* **Things to do**
(A) Give the Boats passage again between "The scene shifts" and "no real damage.", inclusive, swapping "pirates" for "buccaneers".
(B) Return every line of the listing that contains the word "chair".

-------- Page extract

Boats

I am riding the ferry, going from San Francisco to Oakland. It is a sunny, slightly hazy day and, with a disjarring jolt of the scene, it becomes apparent that the ferry has been hijacked. Several people are being held hostage, including a friend of mine, AB. 

For some reason, the hijackers have sneaked a tiger on board the ferry, and AB is convinced that he will be fed to this tiger by the hijackers, in order to make a point to the feds who are no-doubt desperately negotiating via radio. Rather calmly, AB tells me that he's made a will concerning his assets, but he wishes to dictate to me some last-minute changes. AB has had a fight with his half-brother BO and wants to adjust his will accordingly. Rather desperately, I'm trying to convince AB that all will work out well, and that he won't be fed to some man-eating tiger. 

The scene shifts somewhat, and I'm now on the 'bridge' of the ferry, trying to steer it into port. Needless to say, I'm not doing a very good job, but it seems the hijackers - now dubbed pirates in my mind - don't think they could do any better. For some reason, part of the Oakland port is enclosed, and it's rather like trying to park an overlarge SUV into a narrow garage - much careening into walls, but no real damage.

----------------
-------- Dataset extract

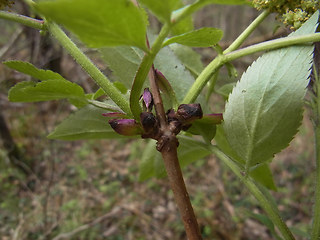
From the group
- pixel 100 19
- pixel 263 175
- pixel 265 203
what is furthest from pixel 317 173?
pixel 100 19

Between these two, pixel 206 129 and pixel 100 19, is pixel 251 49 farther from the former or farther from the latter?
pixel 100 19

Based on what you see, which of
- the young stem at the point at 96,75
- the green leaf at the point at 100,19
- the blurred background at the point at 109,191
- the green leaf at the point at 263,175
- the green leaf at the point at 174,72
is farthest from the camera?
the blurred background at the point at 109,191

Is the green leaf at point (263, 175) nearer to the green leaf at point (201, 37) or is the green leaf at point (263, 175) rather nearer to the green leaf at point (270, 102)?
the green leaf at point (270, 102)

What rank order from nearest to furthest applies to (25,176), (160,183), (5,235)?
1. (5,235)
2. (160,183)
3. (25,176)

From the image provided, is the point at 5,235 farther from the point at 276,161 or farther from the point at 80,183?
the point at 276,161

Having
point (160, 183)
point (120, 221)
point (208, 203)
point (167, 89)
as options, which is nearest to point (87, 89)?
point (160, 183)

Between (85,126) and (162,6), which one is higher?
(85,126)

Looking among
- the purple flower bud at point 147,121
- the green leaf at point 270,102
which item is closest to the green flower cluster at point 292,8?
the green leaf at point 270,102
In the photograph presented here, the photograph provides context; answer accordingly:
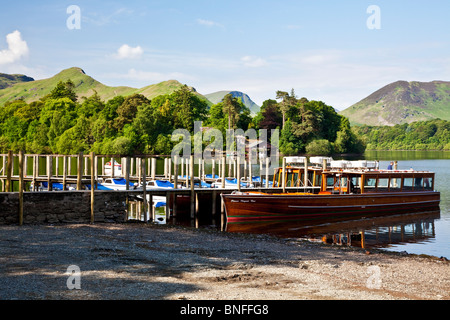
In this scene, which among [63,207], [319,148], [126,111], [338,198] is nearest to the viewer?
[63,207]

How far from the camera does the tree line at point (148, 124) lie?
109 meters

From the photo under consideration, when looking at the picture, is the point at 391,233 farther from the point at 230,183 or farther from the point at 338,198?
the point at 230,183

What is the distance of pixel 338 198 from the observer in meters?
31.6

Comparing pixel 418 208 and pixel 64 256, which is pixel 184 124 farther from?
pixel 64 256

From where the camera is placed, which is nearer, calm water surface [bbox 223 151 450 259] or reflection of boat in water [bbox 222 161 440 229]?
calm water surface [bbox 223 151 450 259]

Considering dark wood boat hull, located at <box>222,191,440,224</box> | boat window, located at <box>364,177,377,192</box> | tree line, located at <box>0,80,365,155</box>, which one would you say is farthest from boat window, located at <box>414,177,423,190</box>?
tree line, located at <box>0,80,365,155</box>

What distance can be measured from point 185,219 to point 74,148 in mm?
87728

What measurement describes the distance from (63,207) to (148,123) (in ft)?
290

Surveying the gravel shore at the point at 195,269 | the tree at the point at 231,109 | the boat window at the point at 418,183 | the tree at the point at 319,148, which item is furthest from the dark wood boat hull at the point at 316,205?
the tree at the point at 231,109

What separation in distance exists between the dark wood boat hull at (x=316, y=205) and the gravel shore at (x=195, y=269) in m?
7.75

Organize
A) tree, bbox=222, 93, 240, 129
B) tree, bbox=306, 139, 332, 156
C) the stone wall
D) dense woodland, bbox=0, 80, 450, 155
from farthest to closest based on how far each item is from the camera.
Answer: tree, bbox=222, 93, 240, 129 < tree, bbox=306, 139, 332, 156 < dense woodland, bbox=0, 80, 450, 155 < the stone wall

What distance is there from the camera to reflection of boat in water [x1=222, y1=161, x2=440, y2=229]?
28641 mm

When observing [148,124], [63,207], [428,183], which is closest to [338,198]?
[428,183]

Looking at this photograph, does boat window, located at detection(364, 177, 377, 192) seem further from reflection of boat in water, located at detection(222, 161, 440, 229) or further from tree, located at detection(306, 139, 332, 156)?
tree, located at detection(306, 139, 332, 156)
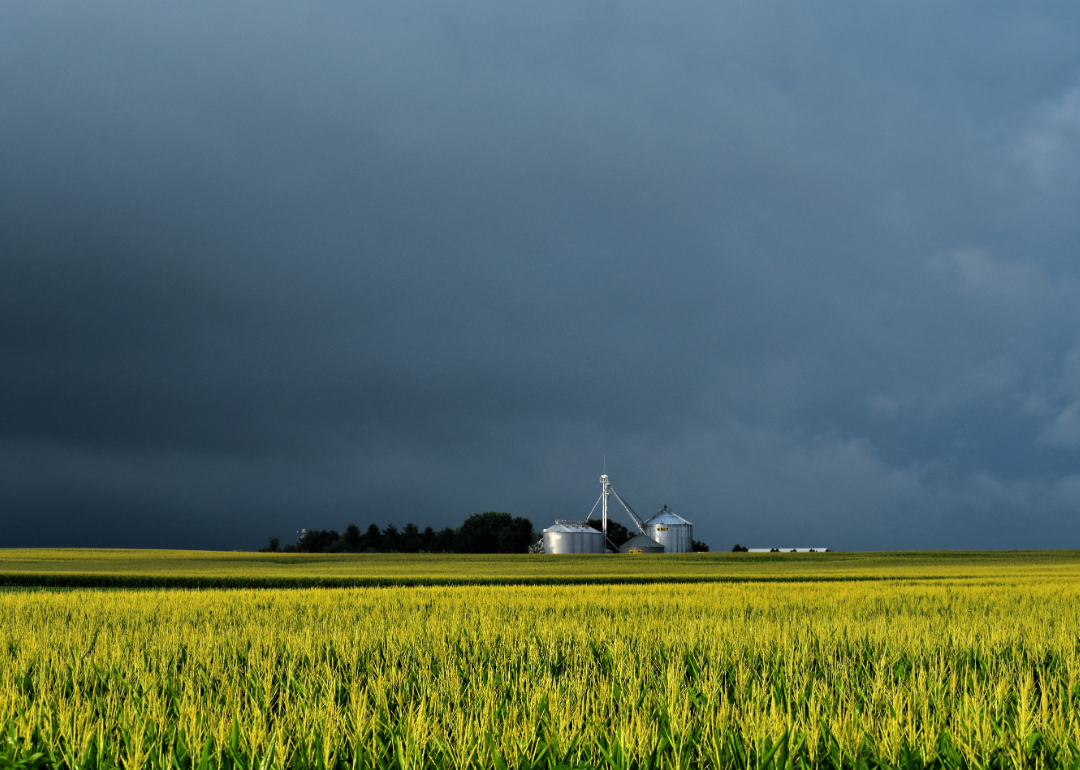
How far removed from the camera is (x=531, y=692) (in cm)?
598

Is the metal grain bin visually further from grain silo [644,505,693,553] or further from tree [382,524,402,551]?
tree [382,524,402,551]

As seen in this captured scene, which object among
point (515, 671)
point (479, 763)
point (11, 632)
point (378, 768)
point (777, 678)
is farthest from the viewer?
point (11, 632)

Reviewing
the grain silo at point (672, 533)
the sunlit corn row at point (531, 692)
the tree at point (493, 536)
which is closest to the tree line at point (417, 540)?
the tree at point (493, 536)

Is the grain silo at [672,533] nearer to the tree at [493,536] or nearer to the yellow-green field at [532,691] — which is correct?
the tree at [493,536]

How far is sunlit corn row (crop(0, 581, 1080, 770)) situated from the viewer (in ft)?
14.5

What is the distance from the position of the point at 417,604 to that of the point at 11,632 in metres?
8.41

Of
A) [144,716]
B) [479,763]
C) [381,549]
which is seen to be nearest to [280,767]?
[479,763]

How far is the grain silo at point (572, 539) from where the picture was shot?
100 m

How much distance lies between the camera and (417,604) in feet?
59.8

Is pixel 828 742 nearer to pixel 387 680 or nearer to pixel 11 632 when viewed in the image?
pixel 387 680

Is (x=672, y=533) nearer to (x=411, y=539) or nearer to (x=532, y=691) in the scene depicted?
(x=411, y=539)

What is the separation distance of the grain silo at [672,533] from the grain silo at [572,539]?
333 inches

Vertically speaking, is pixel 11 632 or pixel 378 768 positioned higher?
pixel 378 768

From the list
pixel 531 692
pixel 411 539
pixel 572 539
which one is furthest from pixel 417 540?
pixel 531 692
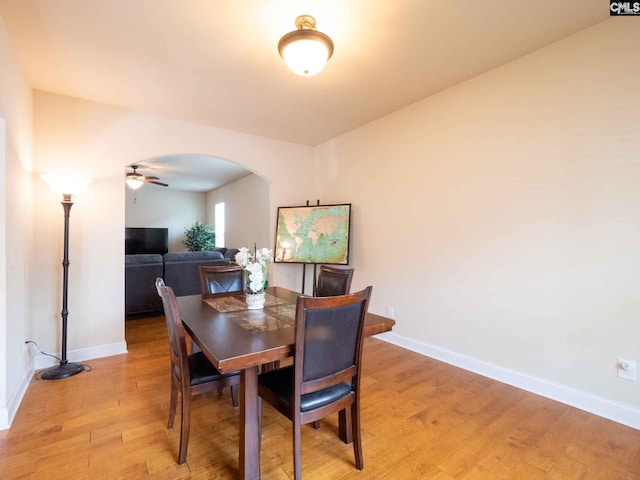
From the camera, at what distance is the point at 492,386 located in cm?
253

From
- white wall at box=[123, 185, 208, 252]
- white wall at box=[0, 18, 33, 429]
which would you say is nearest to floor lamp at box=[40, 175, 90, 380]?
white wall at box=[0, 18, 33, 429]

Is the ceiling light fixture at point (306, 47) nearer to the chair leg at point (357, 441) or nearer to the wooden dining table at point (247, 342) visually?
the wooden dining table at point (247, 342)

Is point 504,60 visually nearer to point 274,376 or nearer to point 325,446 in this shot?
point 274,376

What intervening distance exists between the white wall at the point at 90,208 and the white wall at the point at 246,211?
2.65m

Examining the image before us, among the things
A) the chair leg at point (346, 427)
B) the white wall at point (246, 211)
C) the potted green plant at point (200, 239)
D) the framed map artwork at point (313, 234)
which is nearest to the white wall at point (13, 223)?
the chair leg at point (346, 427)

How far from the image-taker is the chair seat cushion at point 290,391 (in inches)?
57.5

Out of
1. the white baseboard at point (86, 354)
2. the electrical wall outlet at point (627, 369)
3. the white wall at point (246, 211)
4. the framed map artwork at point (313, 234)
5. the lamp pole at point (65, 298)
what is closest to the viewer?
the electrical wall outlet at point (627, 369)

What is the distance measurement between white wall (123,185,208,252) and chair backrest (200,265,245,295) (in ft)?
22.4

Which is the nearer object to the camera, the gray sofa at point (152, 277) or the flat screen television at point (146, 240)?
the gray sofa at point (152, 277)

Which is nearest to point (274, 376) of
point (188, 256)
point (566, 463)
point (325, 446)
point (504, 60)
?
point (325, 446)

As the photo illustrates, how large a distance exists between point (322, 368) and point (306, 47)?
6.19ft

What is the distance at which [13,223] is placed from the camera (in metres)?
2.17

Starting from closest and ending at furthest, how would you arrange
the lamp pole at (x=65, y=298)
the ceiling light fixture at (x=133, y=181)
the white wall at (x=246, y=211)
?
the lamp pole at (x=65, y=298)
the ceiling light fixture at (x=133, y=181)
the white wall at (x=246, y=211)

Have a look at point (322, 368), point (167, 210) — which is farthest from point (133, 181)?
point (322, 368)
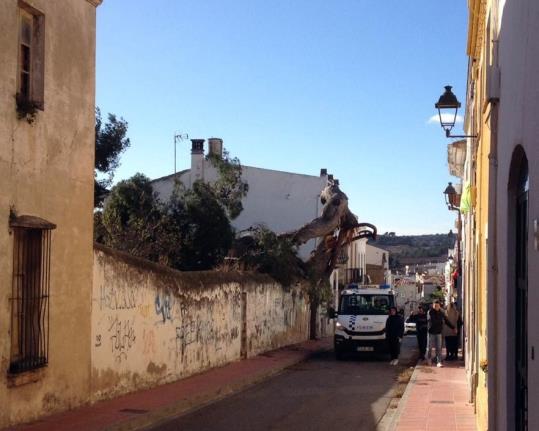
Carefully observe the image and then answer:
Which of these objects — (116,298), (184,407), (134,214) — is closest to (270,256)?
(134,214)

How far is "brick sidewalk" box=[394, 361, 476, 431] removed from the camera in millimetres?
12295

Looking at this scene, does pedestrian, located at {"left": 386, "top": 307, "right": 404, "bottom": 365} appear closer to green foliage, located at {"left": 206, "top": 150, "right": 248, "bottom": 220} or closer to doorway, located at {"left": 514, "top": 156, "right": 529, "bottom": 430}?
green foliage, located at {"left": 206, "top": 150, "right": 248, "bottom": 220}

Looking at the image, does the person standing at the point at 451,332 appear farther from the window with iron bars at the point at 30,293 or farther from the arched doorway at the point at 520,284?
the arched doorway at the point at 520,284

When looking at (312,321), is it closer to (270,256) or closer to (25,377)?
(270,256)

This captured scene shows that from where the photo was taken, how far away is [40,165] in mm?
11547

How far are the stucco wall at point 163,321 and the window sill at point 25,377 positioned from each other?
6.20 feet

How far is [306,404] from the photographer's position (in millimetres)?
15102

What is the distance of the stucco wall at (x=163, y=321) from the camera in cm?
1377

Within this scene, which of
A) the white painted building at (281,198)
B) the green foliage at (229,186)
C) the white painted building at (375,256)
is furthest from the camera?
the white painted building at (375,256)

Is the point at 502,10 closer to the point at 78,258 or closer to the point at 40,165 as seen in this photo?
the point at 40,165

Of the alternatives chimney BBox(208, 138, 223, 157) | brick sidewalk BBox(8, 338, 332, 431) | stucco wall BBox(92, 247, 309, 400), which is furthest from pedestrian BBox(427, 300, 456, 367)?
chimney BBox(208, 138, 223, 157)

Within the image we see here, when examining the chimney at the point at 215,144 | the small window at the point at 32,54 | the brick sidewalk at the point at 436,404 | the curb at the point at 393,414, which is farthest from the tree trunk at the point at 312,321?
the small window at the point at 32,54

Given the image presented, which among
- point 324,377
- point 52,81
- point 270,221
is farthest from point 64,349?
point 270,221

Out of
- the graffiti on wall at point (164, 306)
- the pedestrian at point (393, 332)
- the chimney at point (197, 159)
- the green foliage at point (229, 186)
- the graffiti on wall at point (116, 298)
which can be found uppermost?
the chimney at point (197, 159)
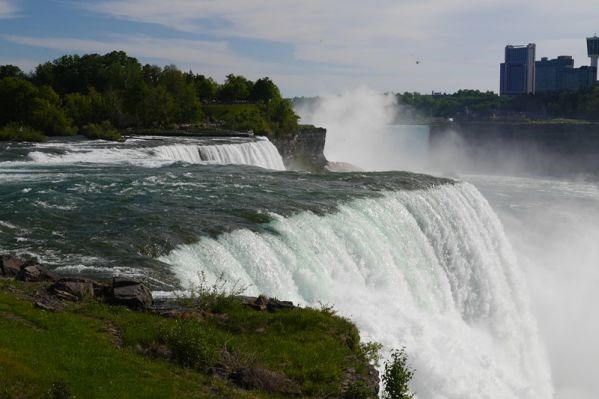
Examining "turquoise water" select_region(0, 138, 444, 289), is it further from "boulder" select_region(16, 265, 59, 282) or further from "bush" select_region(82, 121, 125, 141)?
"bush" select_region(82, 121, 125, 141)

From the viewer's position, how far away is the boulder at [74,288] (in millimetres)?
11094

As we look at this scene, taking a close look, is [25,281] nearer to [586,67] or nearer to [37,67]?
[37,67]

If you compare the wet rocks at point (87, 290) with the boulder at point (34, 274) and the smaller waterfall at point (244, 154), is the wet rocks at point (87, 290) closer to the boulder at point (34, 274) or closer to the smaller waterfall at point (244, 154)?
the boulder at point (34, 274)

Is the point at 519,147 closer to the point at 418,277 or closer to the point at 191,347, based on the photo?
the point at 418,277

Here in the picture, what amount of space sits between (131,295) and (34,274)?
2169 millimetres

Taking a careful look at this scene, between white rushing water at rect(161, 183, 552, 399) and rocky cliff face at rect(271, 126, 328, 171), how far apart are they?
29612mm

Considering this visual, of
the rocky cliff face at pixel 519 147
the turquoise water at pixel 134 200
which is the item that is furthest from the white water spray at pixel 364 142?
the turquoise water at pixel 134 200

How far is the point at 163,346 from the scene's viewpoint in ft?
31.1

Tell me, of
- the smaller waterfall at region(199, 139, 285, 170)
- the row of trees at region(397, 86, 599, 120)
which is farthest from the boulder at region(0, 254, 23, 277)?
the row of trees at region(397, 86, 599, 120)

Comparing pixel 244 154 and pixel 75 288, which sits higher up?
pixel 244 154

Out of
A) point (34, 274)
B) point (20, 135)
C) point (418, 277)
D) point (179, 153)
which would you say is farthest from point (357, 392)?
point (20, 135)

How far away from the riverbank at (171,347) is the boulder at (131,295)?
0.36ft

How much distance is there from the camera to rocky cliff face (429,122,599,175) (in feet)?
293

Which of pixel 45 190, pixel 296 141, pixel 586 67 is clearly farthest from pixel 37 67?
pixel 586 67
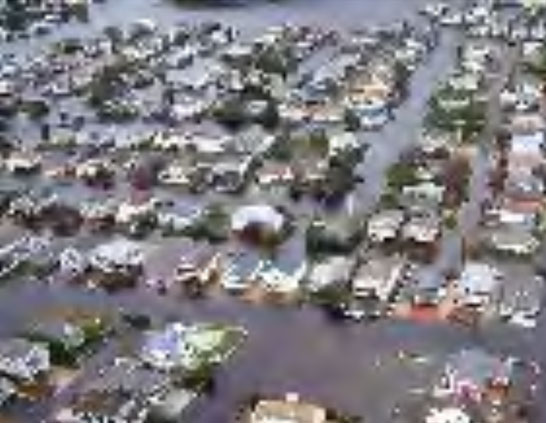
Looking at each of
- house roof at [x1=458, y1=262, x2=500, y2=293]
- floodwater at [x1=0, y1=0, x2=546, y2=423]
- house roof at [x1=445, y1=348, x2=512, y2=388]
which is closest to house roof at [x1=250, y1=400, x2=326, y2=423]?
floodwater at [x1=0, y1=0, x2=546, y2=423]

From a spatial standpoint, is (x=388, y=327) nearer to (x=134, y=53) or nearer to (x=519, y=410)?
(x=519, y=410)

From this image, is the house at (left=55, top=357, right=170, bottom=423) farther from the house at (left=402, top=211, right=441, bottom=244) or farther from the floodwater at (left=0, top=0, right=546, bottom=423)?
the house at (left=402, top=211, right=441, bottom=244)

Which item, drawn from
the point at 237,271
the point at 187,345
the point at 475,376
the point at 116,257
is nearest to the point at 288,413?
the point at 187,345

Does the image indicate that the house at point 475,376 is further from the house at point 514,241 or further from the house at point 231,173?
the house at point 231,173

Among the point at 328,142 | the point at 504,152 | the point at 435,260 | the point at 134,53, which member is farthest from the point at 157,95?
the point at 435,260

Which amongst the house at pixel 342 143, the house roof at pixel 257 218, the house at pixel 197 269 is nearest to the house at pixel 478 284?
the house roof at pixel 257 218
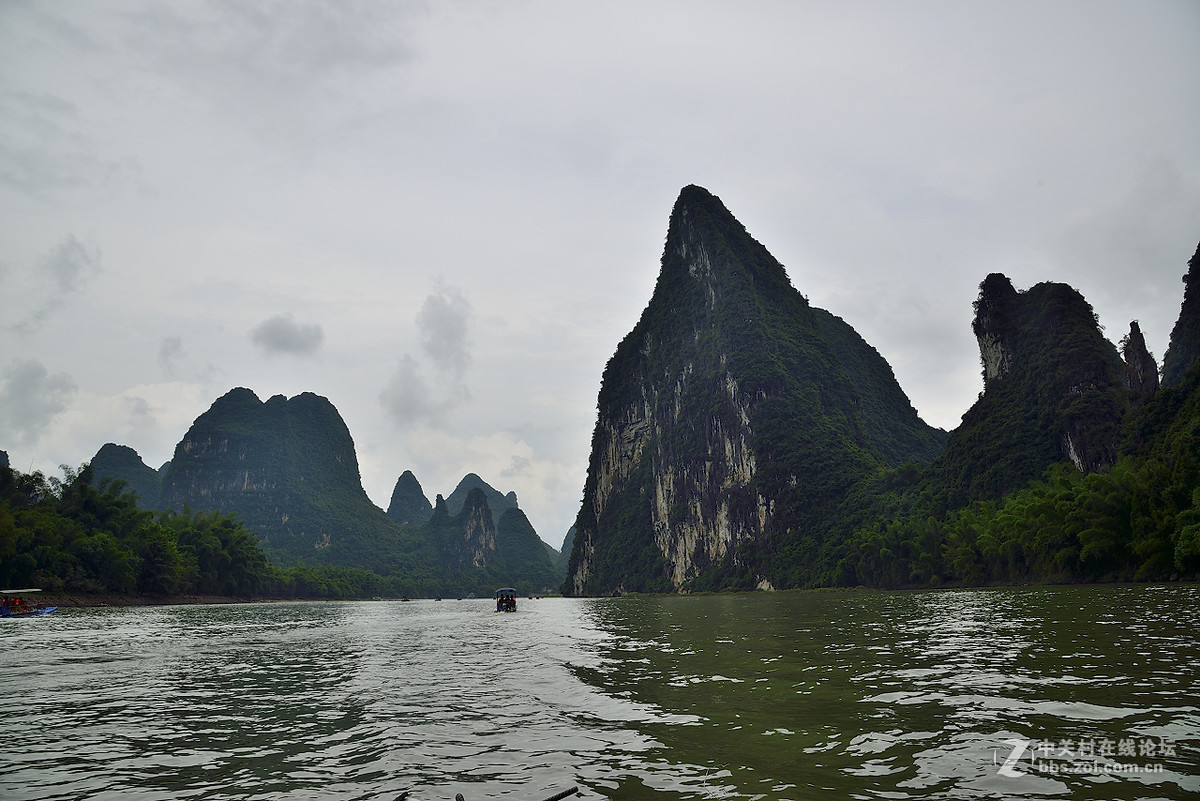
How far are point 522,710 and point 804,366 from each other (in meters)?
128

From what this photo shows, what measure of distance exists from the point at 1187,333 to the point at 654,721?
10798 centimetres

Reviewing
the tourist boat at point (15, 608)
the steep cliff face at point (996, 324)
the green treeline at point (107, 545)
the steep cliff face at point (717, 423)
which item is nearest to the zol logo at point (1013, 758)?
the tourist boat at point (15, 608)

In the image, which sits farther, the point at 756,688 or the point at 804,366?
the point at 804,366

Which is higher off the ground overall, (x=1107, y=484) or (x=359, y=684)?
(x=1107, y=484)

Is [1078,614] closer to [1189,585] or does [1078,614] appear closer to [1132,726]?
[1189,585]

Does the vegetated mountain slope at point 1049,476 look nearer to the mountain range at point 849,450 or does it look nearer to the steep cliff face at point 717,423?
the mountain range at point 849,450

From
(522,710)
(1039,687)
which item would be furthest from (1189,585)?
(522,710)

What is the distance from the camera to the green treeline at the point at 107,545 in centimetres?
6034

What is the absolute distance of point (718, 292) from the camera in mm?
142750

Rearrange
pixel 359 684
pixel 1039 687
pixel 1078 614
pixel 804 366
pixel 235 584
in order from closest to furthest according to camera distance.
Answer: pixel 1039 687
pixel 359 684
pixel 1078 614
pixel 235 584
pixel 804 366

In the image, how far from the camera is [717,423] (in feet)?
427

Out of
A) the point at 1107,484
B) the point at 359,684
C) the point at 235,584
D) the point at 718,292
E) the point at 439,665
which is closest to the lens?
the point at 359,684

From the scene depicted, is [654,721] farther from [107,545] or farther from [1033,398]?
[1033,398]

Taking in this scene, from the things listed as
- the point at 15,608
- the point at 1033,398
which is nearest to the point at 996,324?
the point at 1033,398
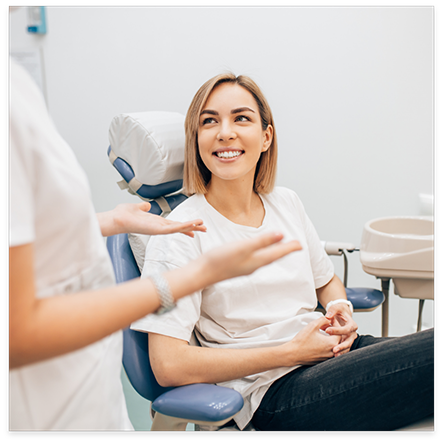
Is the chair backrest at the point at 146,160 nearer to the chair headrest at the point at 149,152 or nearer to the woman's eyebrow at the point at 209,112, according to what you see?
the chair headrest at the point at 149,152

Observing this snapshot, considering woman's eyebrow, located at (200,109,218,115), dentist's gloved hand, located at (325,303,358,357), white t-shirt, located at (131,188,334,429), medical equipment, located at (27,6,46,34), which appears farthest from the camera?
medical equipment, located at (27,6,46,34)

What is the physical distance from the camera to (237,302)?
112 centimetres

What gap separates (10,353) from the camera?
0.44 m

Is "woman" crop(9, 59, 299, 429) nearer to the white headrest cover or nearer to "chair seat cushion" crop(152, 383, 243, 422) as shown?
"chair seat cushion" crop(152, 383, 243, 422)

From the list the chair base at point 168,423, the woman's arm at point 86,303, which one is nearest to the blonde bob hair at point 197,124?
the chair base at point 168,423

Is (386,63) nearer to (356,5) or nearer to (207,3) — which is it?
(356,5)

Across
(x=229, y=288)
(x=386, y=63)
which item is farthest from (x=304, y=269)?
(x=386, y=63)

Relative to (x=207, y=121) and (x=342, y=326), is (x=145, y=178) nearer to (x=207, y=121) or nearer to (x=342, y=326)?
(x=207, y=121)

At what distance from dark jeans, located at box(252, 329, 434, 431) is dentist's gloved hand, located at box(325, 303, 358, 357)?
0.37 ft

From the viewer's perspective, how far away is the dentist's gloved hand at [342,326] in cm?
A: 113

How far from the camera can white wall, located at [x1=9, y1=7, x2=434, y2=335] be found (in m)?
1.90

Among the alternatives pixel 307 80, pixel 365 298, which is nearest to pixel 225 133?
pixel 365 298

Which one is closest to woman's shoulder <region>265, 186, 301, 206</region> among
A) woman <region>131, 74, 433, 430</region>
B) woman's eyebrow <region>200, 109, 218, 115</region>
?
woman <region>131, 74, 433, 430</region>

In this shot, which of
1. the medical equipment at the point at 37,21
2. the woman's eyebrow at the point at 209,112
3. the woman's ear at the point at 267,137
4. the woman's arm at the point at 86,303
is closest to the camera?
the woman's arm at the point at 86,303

----------------

* **Answers in order**
(A)
The scene shifts somewhat, and I'm now on the 'bridge' of the ferry, trying to steer it into port. Needless to say, I'm not doing a very good job, but it seems the hijackers - now dubbed buccaneers in my mind - don't think they could do any better. For some reason, part of the Oakland port is enclosed, and it's rather like trying to park an overlarge SUV into a narrow garage - much careening into walls, but no real damage.

(B)
Is the ceiling light fixture at point (306, 47) nearer to the chair leg at point (357, 441) or nearer to the wooden dining table at point (247, 342) visually?
A) the chair leg at point (346, 427)
the chair leg at point (346, 427)
How far from the image-taker is the chair seat cushion at point 290,391 (in inches)?
What is the distance measurement between white wall (123,185,208,252) and chair backrest (200,265,245,295) (in ft)?
Is the chair backrest at the point at 146,160 nearer to the chair headrest at the point at 149,152 or nearer to the woman's eyebrow at the point at 209,112, according to what you see?
the chair headrest at the point at 149,152
Is "woman" crop(9, 59, 299, 429) nearer to the white headrest cover or nearer to "chair seat cushion" crop(152, 383, 243, 422) as shown?
"chair seat cushion" crop(152, 383, 243, 422)
From the list the chair base at point 168,423, the woman's arm at point 86,303, which one is nearest to the blonde bob hair at point 197,124?
the chair base at point 168,423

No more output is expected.